The two key points that I got from this:
- Don't trust CoreAnimation, or
allowsImplicitAnimation
. Just animate it yourself. - Don't trust that the animation and layout engines will play nice with temporarily invalid constraints. (In other places, Apple engineers seem to imply that this can work, but in my testing it's not at all reliable.) Come up with a way to animate your system using only always-valid constraints.
In pseudocode, this amounts to:
// 1. to force all pending layout to complete
layoutSubtreeIfNeeded()
// 2. compute positions
compute starting (current) position of view (relative to superview, for example)
compute ending position of view
subtract these to get dx/dy/dw/dh between the two frames
// 3. constraints changeover
deactivate existing constraints on your view
create new constraints to position your new view at the ending position, with extra constants +dx/dy/dw/dh to move it back to the starting (current) position
activate these new constraints
// 4. run animation to final position
NSAnimationContext.runAnimationGroup {
for each constraint, call constraint.animator().constant = finalConstant
}
Don't be afraid of assigning constraint.constant
in a loop. Apple says they specifically optimized that case and intend it to be used during drags/swipes, so it's good enough for your animation.

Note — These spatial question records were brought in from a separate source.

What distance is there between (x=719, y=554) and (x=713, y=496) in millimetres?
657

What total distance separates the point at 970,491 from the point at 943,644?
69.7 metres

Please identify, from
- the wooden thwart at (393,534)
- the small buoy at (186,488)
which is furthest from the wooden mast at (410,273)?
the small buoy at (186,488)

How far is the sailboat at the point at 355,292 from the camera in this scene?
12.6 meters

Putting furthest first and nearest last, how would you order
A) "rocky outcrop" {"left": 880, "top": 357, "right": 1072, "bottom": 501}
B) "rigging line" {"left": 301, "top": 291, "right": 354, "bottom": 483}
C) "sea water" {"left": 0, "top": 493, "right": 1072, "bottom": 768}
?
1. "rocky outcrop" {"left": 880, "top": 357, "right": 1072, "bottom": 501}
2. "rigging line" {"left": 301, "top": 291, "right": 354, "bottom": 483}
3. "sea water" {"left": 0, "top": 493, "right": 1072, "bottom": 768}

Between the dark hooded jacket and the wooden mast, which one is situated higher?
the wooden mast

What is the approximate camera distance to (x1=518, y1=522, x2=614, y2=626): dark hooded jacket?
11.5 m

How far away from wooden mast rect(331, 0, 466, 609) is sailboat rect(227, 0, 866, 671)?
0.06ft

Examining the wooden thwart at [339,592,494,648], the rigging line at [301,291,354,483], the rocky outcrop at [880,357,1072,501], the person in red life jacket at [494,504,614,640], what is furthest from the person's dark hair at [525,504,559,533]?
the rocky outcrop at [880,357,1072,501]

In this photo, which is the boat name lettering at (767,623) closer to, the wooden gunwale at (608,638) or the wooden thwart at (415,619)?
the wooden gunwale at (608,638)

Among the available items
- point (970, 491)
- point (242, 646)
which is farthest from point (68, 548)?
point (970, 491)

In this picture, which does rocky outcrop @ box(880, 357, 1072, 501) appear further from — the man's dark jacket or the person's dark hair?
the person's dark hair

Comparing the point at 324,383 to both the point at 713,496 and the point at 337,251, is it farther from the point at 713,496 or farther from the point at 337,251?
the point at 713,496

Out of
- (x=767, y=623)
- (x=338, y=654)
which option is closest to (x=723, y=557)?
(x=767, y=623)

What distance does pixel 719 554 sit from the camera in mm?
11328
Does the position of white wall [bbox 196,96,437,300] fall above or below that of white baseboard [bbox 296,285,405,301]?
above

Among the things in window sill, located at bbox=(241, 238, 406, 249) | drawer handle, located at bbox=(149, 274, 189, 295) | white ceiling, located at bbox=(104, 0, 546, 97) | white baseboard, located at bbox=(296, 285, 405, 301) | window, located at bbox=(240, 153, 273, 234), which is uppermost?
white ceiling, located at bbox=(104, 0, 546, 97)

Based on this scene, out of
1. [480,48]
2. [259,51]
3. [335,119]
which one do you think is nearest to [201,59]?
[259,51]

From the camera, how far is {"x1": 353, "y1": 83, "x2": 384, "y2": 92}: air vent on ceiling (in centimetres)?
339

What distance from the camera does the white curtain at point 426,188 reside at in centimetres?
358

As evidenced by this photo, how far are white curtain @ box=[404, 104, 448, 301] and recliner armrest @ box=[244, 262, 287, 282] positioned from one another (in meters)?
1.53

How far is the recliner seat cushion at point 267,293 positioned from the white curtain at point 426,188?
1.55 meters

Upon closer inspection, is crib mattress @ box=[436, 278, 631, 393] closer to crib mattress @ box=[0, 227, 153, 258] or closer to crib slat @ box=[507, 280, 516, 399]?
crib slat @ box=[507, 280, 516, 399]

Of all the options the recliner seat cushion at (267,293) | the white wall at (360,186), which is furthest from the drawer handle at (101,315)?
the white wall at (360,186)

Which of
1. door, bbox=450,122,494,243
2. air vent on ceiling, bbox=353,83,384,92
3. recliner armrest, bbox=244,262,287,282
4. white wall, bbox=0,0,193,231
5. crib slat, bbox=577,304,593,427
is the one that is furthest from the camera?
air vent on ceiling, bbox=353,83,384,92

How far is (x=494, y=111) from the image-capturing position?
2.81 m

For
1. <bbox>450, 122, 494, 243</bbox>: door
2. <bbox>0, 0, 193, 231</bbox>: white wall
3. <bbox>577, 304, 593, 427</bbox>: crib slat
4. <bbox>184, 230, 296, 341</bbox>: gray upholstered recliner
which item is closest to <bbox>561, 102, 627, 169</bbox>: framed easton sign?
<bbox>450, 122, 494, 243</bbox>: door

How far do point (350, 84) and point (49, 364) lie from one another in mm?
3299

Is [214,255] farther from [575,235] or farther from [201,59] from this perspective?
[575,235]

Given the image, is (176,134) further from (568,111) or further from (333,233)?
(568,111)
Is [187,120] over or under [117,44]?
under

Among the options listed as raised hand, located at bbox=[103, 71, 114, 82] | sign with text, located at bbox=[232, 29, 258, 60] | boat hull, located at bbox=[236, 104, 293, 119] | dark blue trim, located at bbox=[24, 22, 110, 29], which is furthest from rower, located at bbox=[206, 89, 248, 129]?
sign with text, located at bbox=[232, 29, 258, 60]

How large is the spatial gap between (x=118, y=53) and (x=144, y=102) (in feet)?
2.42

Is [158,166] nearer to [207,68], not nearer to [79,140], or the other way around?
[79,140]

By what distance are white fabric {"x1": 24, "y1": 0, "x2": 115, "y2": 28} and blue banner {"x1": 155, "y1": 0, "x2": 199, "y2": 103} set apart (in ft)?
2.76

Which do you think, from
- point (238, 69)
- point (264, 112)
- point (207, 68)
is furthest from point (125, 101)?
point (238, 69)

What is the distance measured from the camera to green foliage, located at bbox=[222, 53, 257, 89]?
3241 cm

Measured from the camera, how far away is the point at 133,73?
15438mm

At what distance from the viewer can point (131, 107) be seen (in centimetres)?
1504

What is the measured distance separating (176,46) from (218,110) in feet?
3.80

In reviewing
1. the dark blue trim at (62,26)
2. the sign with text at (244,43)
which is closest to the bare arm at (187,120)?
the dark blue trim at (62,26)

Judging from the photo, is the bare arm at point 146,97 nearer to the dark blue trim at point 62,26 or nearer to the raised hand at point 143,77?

Note: in the function for the user action that triggered the animation, make the animation the final step. If you go and say needsUpdateConstraints = true
on the same view after starting the animation, weird things will happen. You wouldn't do this intentionally (it'd be pointless), but it's easy to do accidentally from a big "fix all the things" method that wasn't aware animation might be starting.